I don’t personally believe that the SNP are the people to even give Independence a fighting chance. Much of the message appears to be built on negativity, about how bad the lot for Scotland is, about the lack of investment, the lack of opportunities, the lack of social support etc. Time will judge them on what they can actually bring to the people of Scotland. There are areas for improvement within every community within the British Isles but from what I have seen on my travels throughout Scotland, I’ve seen great potential and also a great investment in rural communities and throughout the Hebrides.
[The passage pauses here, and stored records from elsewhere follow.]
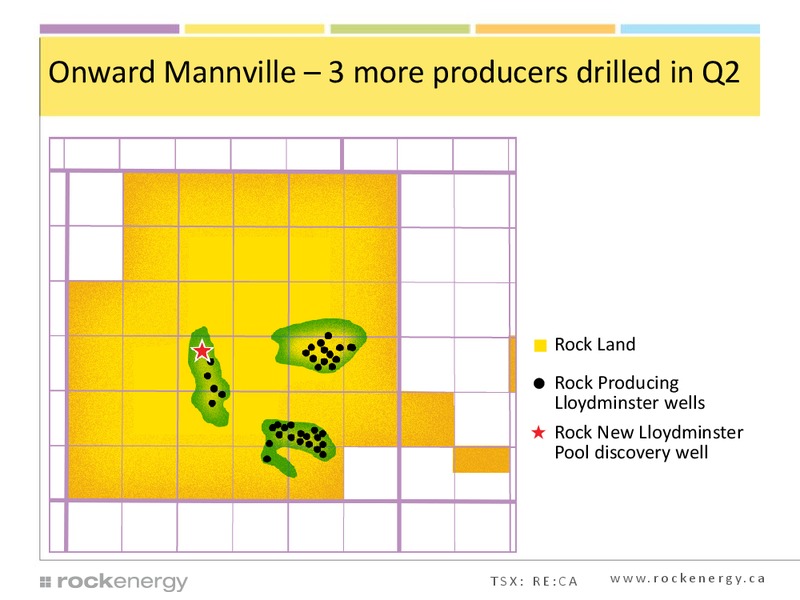 Onward Mannville – 3 more producers drilled in Q2

Rock Land

Rock Producing Lloydminster wells

Rock New Lloydminster Pool discovery well

rockenergy

TSX: RE:CA

www.rockenergy.ca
Another ’emergency stop’ trying to create an image of this beautifully located Croft on South Uist.

Perhaps it is just selfish because I love the UK, I have grown up proud of our collective achievements in the World. Achievements on both sides of the border that would not have come about but for our collective drive, determination and abilities. The pride we have shared in our British Teams, be it the Lions, Team GB, or even supporting Britain and Scotland’s Andy Murray on his way to 2 Grandslams, a Gold and Silver Medal in the 2012 Olympics. cd

I hope the majority of people in Scotland do vote and say No. By saying No you are just saying Yes to a brighter more prosperous future with the support of the entire United Kingdom.  Don’t stay undecided because to be undecided should mean that you are unconvinced that change is necessary. The SNP and Alex Salmond are taking a short-term, somewhat jingoistic view of the current situation. So many hollow promises, so much guffawing and grinning. Is it really the passion of a well thought out campaign? Until every question is answered, the workings for every promise shown clearly, I would not fall for all this pomp and hot air.

The people of Scotland are being asked to make a choice largely based on ‘hope’ and emotion. Whatever Scotland chooses, I pray they prosper but the numbers don’t add up and the SNP surely can’t fill anyone with any confidence can they? With a ‘No’ vote I’m certain will come greater powers of self-determination and I hope an understanding of the value and obvious benefits of our Union.

I feel very bad for those proud Scots who currently reside outside of Scotland, that they have had their choice taken from them. Any nation is only stronger when its people spread their wings, share ideas, learn from different cultures and embrace the opportunities we have throughout Britain and further afield. Of course within Scotland are many incomers who in their own way bring vital investment and jobs to Scotland. To deny the former Scots the right to vote on their country, their home is very unfair.

Driving through the heart of Harris and trying very hard not to stop every 30 seconds.

I can do no more than keep my fingers crossed that Britain will still remain the same after the votes are counted. That the Union will not be damaged and that we can continue forward on this path to recovery and a brighter future. I can’t imagine a different future because it is all I have ever known and love.

We are Better Together. Please vote NO.